Your instructions
Copy each line of the entries beneath that contains the word "html".

(Stored data entries)
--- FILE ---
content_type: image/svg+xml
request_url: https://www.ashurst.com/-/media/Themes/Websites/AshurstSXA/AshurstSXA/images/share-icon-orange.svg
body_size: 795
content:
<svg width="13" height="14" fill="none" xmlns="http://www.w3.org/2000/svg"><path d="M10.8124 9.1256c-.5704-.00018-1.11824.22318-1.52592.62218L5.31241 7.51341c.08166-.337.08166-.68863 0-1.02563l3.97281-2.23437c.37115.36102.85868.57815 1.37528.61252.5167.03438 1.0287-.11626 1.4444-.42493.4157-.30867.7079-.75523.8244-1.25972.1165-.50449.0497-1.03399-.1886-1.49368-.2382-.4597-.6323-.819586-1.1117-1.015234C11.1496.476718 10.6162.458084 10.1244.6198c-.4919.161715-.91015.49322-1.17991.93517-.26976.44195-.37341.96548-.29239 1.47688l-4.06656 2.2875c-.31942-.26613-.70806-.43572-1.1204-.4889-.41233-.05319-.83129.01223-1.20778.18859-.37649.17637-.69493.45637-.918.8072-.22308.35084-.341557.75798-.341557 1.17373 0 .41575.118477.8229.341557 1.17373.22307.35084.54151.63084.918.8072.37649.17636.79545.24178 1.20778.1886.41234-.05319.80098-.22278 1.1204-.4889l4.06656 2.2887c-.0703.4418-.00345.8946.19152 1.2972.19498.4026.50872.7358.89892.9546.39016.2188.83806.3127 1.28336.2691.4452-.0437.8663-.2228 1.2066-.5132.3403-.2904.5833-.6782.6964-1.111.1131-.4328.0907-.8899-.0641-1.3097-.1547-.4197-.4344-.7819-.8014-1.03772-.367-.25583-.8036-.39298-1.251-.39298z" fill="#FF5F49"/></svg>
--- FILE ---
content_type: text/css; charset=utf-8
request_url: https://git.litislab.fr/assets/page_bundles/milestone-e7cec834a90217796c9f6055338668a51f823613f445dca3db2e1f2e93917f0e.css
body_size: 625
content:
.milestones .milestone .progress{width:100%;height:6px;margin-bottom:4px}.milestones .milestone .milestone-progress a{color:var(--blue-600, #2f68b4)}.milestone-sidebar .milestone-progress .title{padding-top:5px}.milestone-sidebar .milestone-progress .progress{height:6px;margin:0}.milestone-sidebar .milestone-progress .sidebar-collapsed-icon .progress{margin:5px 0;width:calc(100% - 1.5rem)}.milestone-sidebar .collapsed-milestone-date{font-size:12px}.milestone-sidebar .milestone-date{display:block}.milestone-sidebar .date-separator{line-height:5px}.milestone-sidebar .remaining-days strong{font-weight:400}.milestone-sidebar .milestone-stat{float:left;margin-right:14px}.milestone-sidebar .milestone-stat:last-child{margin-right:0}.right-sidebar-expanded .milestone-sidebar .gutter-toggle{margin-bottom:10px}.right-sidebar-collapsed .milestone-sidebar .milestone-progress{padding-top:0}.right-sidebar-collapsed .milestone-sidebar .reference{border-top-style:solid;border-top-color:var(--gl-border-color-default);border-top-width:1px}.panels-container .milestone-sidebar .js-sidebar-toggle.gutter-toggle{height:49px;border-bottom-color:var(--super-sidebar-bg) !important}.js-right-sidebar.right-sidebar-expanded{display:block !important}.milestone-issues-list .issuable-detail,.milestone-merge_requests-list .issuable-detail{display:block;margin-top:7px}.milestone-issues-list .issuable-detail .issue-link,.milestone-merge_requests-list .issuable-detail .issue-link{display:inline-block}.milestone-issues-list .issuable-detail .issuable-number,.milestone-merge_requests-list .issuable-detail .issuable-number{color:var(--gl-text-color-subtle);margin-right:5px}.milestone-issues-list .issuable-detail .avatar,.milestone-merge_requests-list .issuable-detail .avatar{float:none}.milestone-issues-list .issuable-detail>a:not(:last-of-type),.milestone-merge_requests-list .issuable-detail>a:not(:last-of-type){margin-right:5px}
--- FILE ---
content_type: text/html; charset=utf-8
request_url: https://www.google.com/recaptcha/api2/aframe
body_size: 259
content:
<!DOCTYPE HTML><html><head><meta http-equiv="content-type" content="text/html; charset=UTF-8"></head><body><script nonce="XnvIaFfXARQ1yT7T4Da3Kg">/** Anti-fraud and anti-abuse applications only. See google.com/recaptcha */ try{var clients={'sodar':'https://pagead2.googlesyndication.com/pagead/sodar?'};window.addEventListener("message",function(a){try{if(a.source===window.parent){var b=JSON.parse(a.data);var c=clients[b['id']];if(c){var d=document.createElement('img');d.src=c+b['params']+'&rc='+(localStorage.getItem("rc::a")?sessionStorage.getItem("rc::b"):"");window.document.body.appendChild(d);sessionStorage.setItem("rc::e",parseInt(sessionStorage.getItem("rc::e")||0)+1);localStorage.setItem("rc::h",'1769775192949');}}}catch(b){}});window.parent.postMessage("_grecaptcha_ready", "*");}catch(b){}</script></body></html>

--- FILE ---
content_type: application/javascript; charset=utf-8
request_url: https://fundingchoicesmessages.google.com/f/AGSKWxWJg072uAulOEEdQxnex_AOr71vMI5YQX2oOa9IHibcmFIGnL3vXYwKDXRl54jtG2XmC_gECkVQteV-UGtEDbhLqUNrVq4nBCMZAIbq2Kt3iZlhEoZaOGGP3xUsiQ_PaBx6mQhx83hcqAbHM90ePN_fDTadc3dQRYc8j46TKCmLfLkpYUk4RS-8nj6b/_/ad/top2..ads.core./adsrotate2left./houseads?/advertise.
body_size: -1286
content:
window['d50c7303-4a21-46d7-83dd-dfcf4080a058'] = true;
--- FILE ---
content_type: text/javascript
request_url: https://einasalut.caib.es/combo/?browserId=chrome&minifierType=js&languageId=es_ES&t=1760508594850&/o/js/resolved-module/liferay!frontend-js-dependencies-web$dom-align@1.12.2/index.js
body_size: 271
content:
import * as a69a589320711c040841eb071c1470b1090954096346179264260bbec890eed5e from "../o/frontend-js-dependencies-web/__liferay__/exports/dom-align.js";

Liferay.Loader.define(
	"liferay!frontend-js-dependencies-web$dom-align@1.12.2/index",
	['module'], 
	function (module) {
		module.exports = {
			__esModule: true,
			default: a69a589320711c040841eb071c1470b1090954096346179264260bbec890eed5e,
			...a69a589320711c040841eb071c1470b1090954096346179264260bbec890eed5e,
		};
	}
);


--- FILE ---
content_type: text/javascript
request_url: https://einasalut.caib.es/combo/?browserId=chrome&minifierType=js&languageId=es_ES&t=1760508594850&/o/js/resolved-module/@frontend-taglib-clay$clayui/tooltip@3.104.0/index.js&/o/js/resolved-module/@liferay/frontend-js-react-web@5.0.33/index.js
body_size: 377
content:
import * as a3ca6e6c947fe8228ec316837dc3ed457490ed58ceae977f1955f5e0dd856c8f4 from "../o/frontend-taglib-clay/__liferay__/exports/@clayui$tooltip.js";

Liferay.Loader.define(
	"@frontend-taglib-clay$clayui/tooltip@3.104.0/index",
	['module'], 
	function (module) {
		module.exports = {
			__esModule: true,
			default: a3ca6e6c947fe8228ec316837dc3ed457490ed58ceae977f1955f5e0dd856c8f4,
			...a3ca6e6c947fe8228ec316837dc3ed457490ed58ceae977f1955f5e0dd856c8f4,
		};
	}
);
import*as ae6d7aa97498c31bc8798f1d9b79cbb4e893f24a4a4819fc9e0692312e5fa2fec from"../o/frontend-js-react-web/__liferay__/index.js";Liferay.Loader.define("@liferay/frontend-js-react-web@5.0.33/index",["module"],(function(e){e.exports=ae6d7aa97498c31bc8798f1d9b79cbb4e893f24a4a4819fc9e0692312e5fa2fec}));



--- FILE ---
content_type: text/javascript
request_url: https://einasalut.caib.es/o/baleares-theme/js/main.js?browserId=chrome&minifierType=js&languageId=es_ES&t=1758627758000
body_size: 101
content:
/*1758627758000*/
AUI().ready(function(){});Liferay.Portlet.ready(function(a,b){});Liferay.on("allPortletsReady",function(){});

Result
content_type: text/html; charset=utf-8
<!DOCTYPE HTML><html><head><meta http-equiv="content-type" content="text/html; charset=UTF-8"></head><body><script nonce="XnvIaFfXARQ1yT7T4Da3Kg">/** Anti-fraud and anti-abuse applications only. See google.com/recaptcha */ try{var clients={'sodar':'https://pagead2.googlesyndication.com/pagead/sodar?'};window.addEventListener("message",function(a){try{if(a.source===window.parent){var b=JSON.parse(a.data);var c=clients[b['id']];if(c){var d=document.createElement('img');d.src=c+b['params']+'&rc='+(localStorage.getItem("rc::a")?sessionStorage.getItem("rc::b"):"");window.document.body.appendChild(d);sessionStorage.setItem("rc::e",parseInt(sessionStorage.getItem("rc::e")||0)+1);localStorage.setItem("rc::h",'1769775192949');}}}catch(b){}});window.parent.postMessage("_grecaptcha_ready", "*");}catch(b){}</script></body></html>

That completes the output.